Required action
Your task is to repeat the entries exactly from their first line through the line with "United States, site sanjuan_2016_Unit112_Ivan146.", and to stop there.

Raw data
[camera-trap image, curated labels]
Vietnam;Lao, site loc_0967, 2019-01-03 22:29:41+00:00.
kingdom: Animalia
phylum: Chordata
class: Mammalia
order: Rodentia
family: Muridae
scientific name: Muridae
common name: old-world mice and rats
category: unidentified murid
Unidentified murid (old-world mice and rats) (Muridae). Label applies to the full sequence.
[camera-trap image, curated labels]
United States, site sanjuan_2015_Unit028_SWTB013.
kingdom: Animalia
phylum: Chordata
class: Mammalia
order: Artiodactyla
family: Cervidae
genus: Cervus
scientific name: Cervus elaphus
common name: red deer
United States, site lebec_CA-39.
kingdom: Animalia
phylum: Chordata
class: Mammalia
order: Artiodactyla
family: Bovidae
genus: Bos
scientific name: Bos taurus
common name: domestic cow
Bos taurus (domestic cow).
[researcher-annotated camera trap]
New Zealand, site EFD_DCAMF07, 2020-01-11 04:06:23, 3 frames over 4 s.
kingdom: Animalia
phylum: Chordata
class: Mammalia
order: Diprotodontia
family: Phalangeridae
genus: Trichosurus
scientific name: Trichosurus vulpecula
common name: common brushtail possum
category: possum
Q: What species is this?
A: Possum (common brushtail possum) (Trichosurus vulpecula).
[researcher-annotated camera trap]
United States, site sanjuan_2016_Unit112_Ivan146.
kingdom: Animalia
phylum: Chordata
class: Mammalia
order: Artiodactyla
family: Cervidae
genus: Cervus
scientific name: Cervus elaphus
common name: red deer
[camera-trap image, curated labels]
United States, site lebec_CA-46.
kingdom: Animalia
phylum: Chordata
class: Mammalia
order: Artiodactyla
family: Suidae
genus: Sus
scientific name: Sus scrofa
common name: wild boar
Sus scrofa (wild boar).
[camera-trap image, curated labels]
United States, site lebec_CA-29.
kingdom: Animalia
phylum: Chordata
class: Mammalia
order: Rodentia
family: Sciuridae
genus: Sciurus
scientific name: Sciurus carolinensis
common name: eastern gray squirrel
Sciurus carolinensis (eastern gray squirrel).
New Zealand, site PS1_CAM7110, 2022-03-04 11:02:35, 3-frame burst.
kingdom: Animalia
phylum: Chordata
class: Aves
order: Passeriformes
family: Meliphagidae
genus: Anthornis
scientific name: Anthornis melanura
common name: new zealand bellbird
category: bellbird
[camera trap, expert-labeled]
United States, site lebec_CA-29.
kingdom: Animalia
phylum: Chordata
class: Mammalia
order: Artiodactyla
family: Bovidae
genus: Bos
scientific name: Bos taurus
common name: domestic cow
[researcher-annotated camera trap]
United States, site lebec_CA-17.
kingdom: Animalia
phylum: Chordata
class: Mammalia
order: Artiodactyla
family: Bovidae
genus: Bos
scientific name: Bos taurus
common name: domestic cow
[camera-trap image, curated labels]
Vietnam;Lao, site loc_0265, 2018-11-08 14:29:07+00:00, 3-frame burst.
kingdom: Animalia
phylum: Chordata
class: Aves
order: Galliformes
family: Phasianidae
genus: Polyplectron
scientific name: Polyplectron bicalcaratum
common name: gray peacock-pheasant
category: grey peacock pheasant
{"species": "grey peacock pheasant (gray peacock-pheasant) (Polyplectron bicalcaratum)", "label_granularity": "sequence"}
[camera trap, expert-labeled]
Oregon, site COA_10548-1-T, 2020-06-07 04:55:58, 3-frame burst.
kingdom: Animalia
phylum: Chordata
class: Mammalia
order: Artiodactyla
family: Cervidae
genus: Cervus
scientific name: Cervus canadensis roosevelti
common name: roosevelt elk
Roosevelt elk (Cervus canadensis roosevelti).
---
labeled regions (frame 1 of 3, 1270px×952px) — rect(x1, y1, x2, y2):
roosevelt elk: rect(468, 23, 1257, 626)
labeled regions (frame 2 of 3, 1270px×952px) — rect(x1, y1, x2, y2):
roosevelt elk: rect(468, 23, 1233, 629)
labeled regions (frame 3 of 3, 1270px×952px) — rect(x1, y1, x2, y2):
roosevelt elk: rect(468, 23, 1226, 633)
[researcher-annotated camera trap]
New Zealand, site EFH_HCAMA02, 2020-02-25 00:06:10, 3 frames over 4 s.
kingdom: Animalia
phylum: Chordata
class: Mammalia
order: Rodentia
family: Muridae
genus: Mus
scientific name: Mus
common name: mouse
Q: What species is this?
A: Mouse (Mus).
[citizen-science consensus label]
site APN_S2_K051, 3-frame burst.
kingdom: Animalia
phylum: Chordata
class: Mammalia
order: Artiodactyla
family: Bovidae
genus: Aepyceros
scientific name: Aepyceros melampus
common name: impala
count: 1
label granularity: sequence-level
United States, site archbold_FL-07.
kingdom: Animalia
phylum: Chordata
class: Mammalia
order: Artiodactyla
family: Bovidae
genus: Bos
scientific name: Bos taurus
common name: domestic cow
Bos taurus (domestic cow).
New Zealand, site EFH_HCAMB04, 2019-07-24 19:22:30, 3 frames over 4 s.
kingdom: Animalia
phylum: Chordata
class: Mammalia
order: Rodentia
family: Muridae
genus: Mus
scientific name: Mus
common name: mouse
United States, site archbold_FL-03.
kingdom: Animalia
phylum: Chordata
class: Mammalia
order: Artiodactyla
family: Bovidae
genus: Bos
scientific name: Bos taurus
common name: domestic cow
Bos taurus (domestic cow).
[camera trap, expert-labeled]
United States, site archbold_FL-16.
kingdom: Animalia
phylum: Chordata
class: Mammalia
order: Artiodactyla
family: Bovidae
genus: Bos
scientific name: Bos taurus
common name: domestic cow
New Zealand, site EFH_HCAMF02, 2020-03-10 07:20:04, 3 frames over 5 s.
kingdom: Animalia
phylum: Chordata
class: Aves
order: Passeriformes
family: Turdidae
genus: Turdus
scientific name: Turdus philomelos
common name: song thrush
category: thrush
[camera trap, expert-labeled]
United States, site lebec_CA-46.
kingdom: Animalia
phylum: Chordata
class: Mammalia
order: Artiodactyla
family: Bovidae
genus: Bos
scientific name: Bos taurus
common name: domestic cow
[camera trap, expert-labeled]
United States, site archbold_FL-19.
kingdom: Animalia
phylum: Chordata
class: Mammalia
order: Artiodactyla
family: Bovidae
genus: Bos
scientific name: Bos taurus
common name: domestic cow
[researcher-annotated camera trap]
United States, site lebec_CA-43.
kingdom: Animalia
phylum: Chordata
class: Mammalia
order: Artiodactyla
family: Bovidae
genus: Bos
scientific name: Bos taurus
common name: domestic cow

Result of the exercise
[camera-trap image, curated labels]
Vietnam;Lao, site loc_0967, 2019-01-03 22:29:41+00:00.
kingdom: Animalia
phylum: Chordata
class: Mammalia
order: Rodentia
family: Muridae
scientific name: Muridae
common name: old-world mice and rats
category: unidentified murid
Unidentified murid (old-world mice and rats) (Muridae). Label applies to the full sequence.
[camera-trap image, curated labels]
United States, site sanjuan_2015_Unit028_SWTB013.
kingdom: Animalia
phylum: Chordata
class: Mammalia
order: Artiodactyla
family: Cervidae
genus: Cervus
scientific name: Cervus elaphus
common name: red deer
United States, site lebec_CA-39.
kingdom: Animalia
phylum: Chordata
class: Mammalia
order: Artiodactyla
family: Bovidae
genus: Bos
scientific name: Bos taurus
common name: domestic cow
Bos taurus (domestic cow).
[researcher-annotated camera trap]
New Zealand, site EFD_DCAMF07, 2020-01-11 04:06:23, 3 frames over 4 s.
kingdom: Animalia
phylum: Chordata
class: Mammalia
order: Diprotodontia
family: Phalangeridae
genus: Trichosurus
scientific name: Trichosurus vulpecula
common name: common brushtail possum
category: possum
Q: What species is this?
A: Possum (common brushtail possum) (Trichosurus vulpecula).
[researcher-annotated camera trap]
United States, site sanjuan_2016_Unit112_Ivan146.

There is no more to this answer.